For patients requiring ongoing anticoagulation therapy following acute peptic ulcer hemorrhage, anticoagulation should be resumed as soon as clinically indicated based on individual thromboembolic risk, preferably within 7 days of the bleeding event.[2][4] The rapid onset of action of direct oral anticoagulants (DOACs) compared with vitamin K antagonists (VKAs) must be considered when planning resumption.

Iron Therapy and Nutrition

The ESGE 2026 guideline introduces two new post-endoscopic recommendations:[4]

  • Iron therapy should be initiated prior to hospital discharge in patients with peptic ulcer bleeding and iron deficiency and/or anemia.
  • Early oral nutrition within 24 hours following endoscopic hemostasis should be initiated in patients in whom durable hemostasis has been achieved.

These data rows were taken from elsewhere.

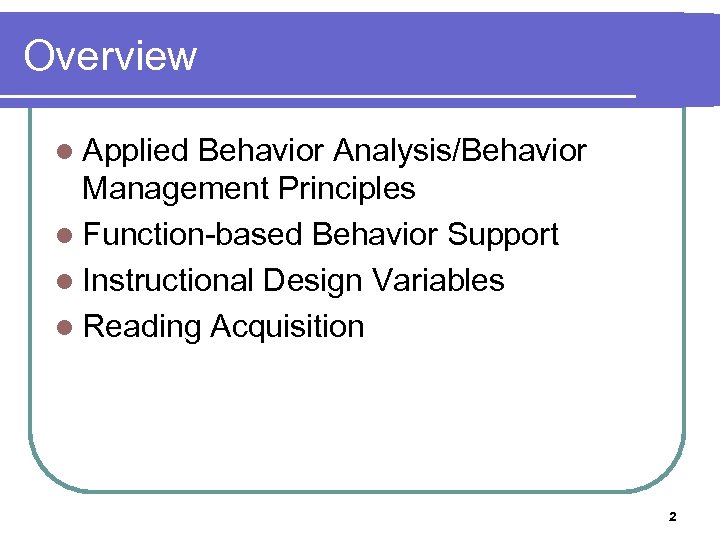 Overview

- Applied Behavior Analysis/Behavior Management Principles
- Function-based Behavior Support
- Instructional Design Variables
- Reading Acquisition

2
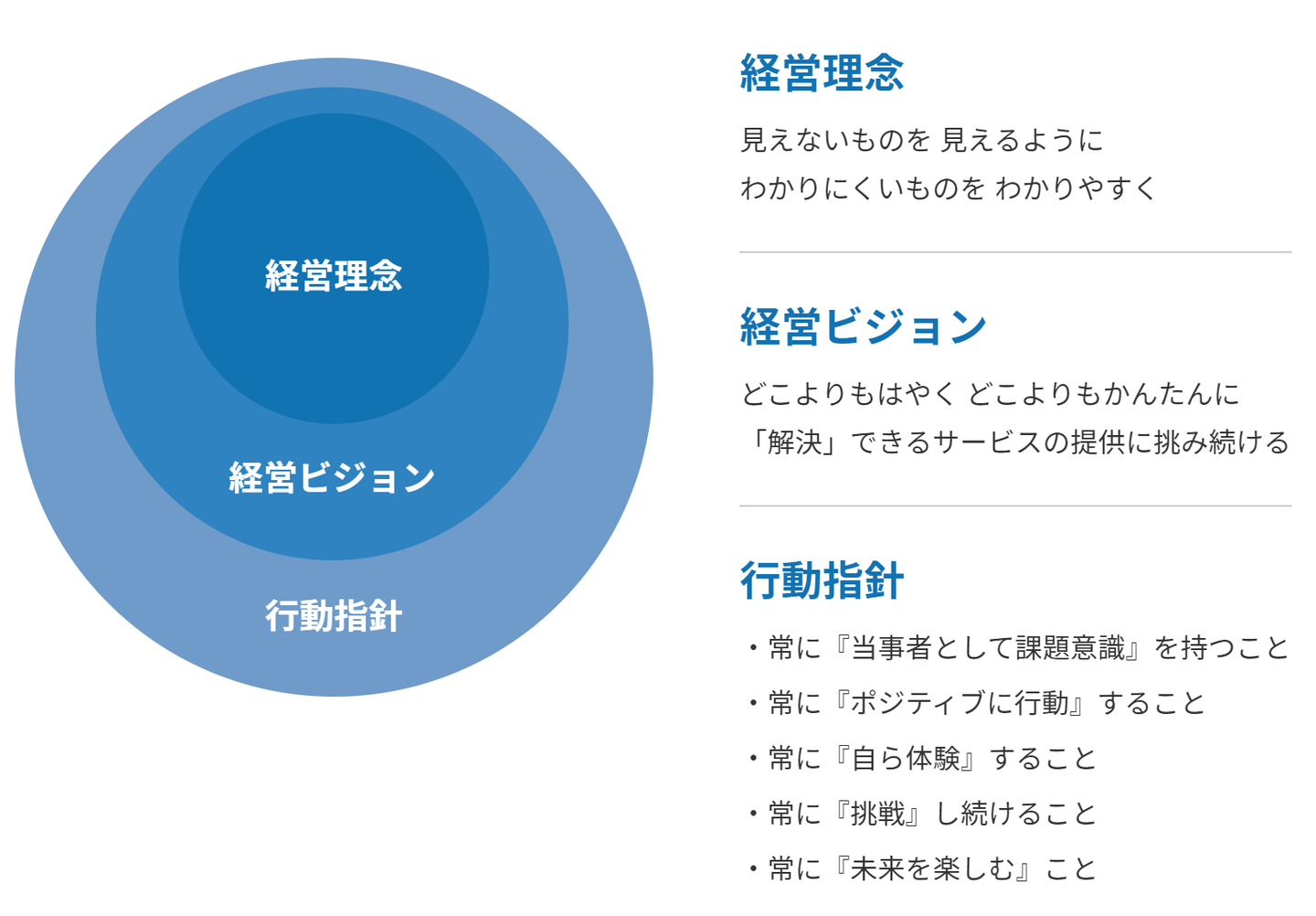 経営理念

経営ビジョン

行動指針

経営理念

見えないものを 見えるように
わかりにくいものを わかりやすく

経営ビジョン

どこよりもはやく どこよりもかんたんに
「解決」できるサービスの提供に挑み続ける

行動指針

・常に『当事者として課題意識』を持つこと
・常に『ポジティブに行動』すること
・常に『自ら体験』すること
・常に『挑戦』し続けること
・常に『未来を楽しむ』こと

Surgical and Radiological Salvage Therapy

Transcatheter Angiographic Embolization (TAE)

Interventional radiology–guided transcatheter arterial embolization (TAE) is indicated for patients with peptic ulcer bleeding refractory to endoscopic hemostasis, or for recurrent bleeding following initial successful endoscopic therapy. [2][4] TAE is generally preferred over surgery as the first salvage strategy given its lower procedural morbidity in high-risk patients.

The ESGE 2026 guideline introduces a new recommendation that prophylactic TAE be considered in selected high-risk cases of peptic ulcer bleeding, specifically in patients with hemodynamic instability at presentation, posterior duodenal wall ulcer location, large ulcer size (>2 cm), or when durable endoscopic hemostasis is considered uncertain. [4]

Surgery

Surgical intervention (ulcer oversewing, vagotomy with pyloroplasty, or partial gastrectomy) is reserved for patients in whom both endoscopic and angiographic approaches have failed or are not feasible, and for cases of free gastric or duodenal perforation. Surgery is indicated when TAE is not locally available or after unsuccessful TAE.[4]